Paul Thomas Anderson is an interesting case study for me because he makes me consider my film critic cred. People across the industry laud this guy for almost everything he does, but I am very hit-and-miss with his work. Films like “Boogie Nights” and “There Will Be Blood” I get the greatness of, but stuff like “Magnolia” (which required me to hunt through the Trivia page on IMDB to truly understand all of), “Punch-Drunk Love” (which was just painful to get through), and Inherent Vice (which fell WAY short for me) I just could not get on board with. By the same token, maybe that helps my credibility on the level that I do try to review films with a foot in both worlds of the critic and the every man.

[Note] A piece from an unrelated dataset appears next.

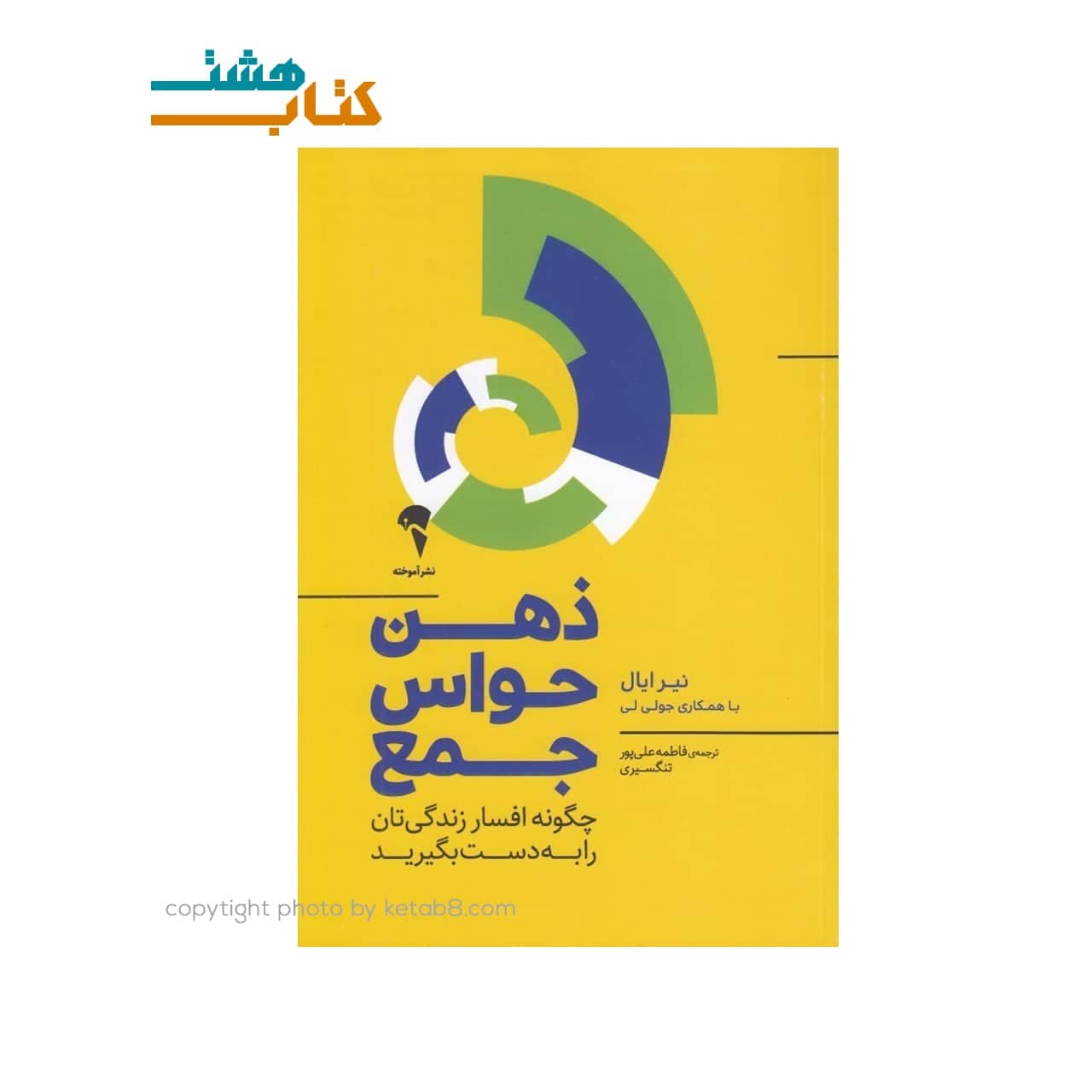 کتاب ذهن حواس جمع (چگونه افسار زندگي تان را به دست بگيريد) — تصویر ۸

In his latest film (which he also wrote), he jumps back to 1950s London to tell the tale of sought-after designer Reynolds Woodcock (Daniel Day-Lewis). After designing his latest dress for European royalty, he decides to head out to the country to get away, followed by his sister and partner, Cyril (Lesley Manville). While there, he meets a waitress named Alma (Vicky Krieps), who he becomes smitten with and takes her in. With her free spirited youth and rebellious heart, his set-in-his-ways lifestyle is challenged, and so is hers.
It has been reported that this will be the last film for Daniel Day-Lewis, as he is retiring from acting. As per normal, he is nothing short of brilliant here, playing the eccentric designer with deeply seeded family issues that is not used to anyone coming up against him. Krieps is able to go toe-to-toe with him, which really feeds both characters, and Manville is the great middle between them. The issue here is that this film is simply WAY too long. Clocking in at two hours and fifteen minutes, there are just too many points that nothing is really happening to the point where it felt like Anderson was just running camera for his actors to improve Malick style. The chemistry here is strong enough, but not from a pacing standpoint.
My other problem with “Phantom Thread” is that it seems to not know what kind of film it wants to be. Anderson shoots it with a ‘60s French influence but it also meanders into Merchant Ivory, Hitchcock (accompanied by an enhancing score by Jonny Greenwood), and mid-‘80s dramatic styles as well that turns into a train wreck that can make things tough to follow. There is a bit of time jumping that happens, which gets a bit disorienting, but not too badly. It is the wandering of styles that Anderson is known for, but it is also where my “meh”-ness of him also tends to come from.
I can understand the nominations that this film got from the Golden Globes, and it will probably nab a couple of nods when the Oscars announce their nominations very soon, but as a complete body of work, I don’t feel it’s strong enough for any of the “big awards”. If this is truly Day-Lewis’ swan song, it is a strong exit, but mostly on his part.